• **CONSIGNE DE TRAVAIL**
Recopiez mot pour mot le passage du compte rendu sur le nature writing, de « 17Aux origines du » à « ou à l’écocritique. ».

• **TEXTE SOURCE**

|---|

17Aux origines du nature writing répond à l’appel de Pierre Schoentjes, qui souhaitait pallier une lacune dans les études écocritiques, à savoir un manque d’attention portée aux œuvres francophones d’écriture de la nature. Si inclure Bartram et Thoreau est inévitable dans une analyse se voulant centrée sur la genèse du genre de nature writing, le pari de joindre Chateaubriand et Tocqueville à ses canons est convaincant et réussi.

18Cependant, l’absence de critique à l’égard du genre de nature writing, surtout dans le contexte actuel d’une crise écologique globale où les notions de nature ou de wilderness deviennent de plus en plus problématiques et où les représentations idéalistes viennent à manquer de cohérence, rattache l’ouvrage au domaine de l’histoire de la littérature plutôt qu’aux humanités environnementales ou à l’écocritique.

19Par ailleurs, alors que les œuvres de nature writing se multiplient dans le monde, et dans les littératures tant anglophones que francophones mais aussi écrites en d’autres langues, il pourrait être perçu comme regrettable que les pistes d’approfondissement mentionnées par l’auteur n’envisagent pas un corpus plus large et plus varié. En effet, dans les « Perspectives » présentées à la fin de l’ouvrage, seul Théodore Pavie (1811-1896) est cité comme ayant potentiellement contribué au développement de la tradition de l’écriture de la nature, ainsi qu’une pléthore d’autres auteur.e.s américain.e.s, de John Muir (1838-1914) et Aldo Leopold (1887-1948) à Jim Harrison (1937-2016) et Sue Hubbell (1935-2018).

20De manière générale, l’étude proposée reste innovante, même lorsqu’elle s’attaque à des auteurs complexes comme Thoreau sur lesquels les œuvres critiques sont abondantes, écrite avec une plume précise et élégante, et constitue une addition non négligeable à la bibliothèque des ouvrages francophones sur le nature writing.

|---|

• **DONNÉES AFFICHÉES**
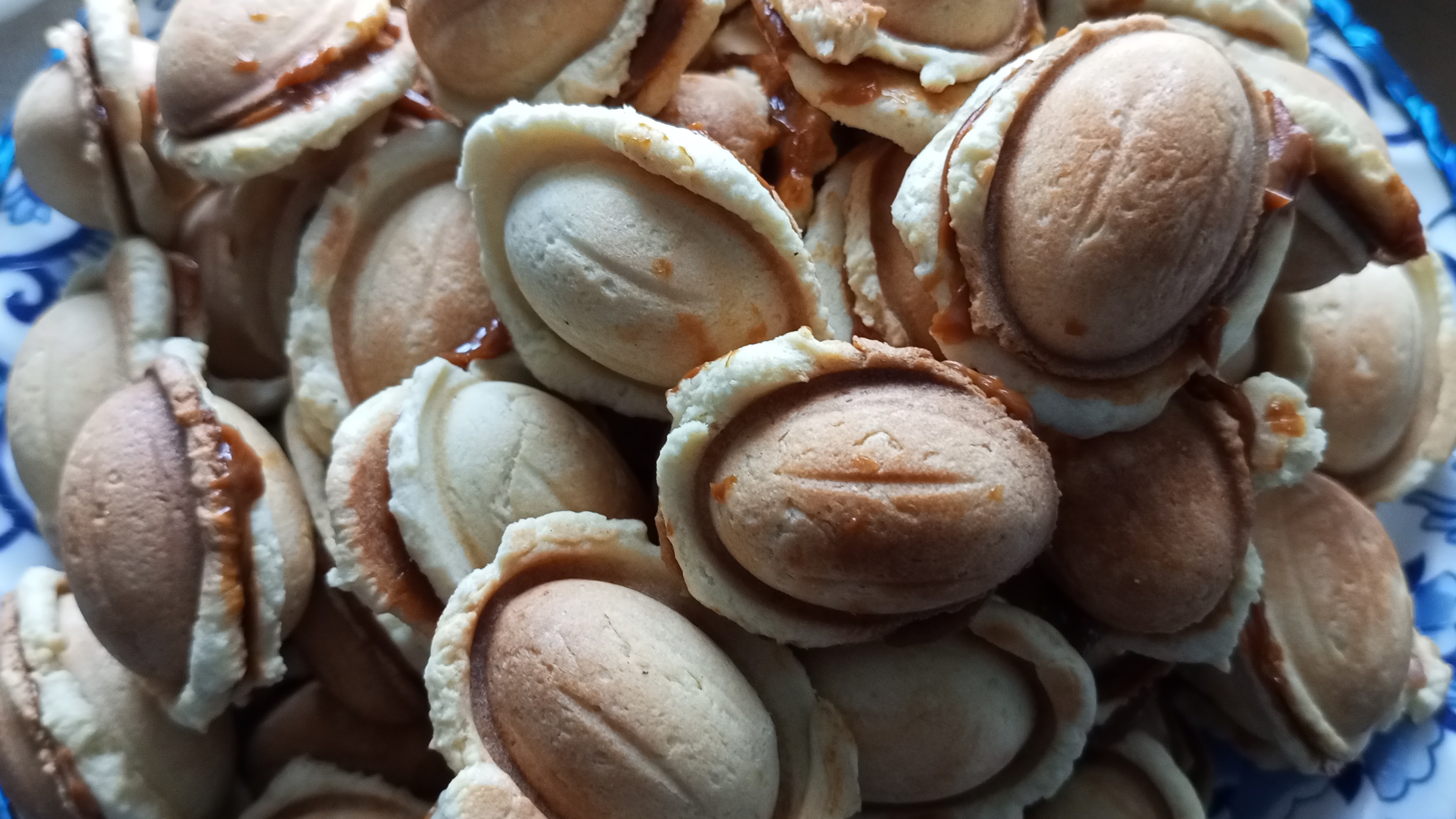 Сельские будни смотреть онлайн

|---|

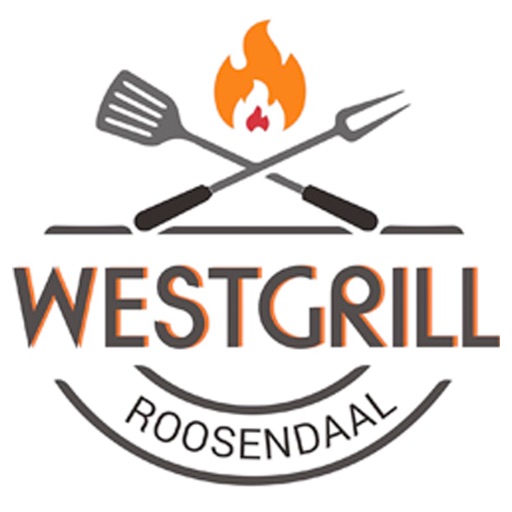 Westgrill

|---|

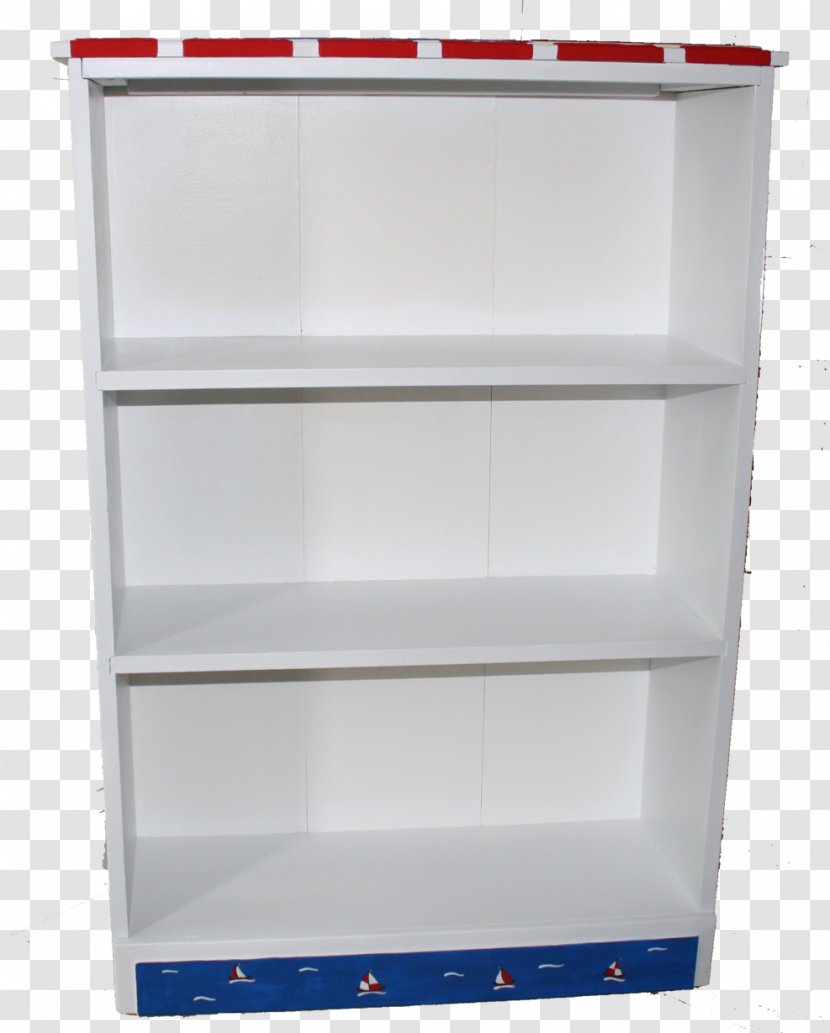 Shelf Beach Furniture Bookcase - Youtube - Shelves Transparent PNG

|---|

• **ZONE DE RÉPONSE**
17Aux origines du nature writing répond à l’appel de Pierre Schoentjes, qui souhaitait pallier une lacune dans les études écocritiques, à savoir un manque d’attention portée aux œuvres francophones d’écriture de la nature. Si inclure Bartram et Thoreau est inévitable dans une analyse se voulant centrée sur la genèse du genre de nature writing, le pari de joindre Chateaubriand et Tocqueville à ses canons est convaincant et réussi.

18Cependant, l’absence de critique à l’égard du genre de nature writing, surtout dans le contexte actuel d’une crise écologique globale où les notions de nature ou de wilderness deviennent de plus en plus problématiques et où les représentations idéalistes viennent à manquer de cohérence, rattache l’ouvrage au domaine de l’histoire de la littérature plutôt qu’aux humanités environnementales ou à l’écocritique.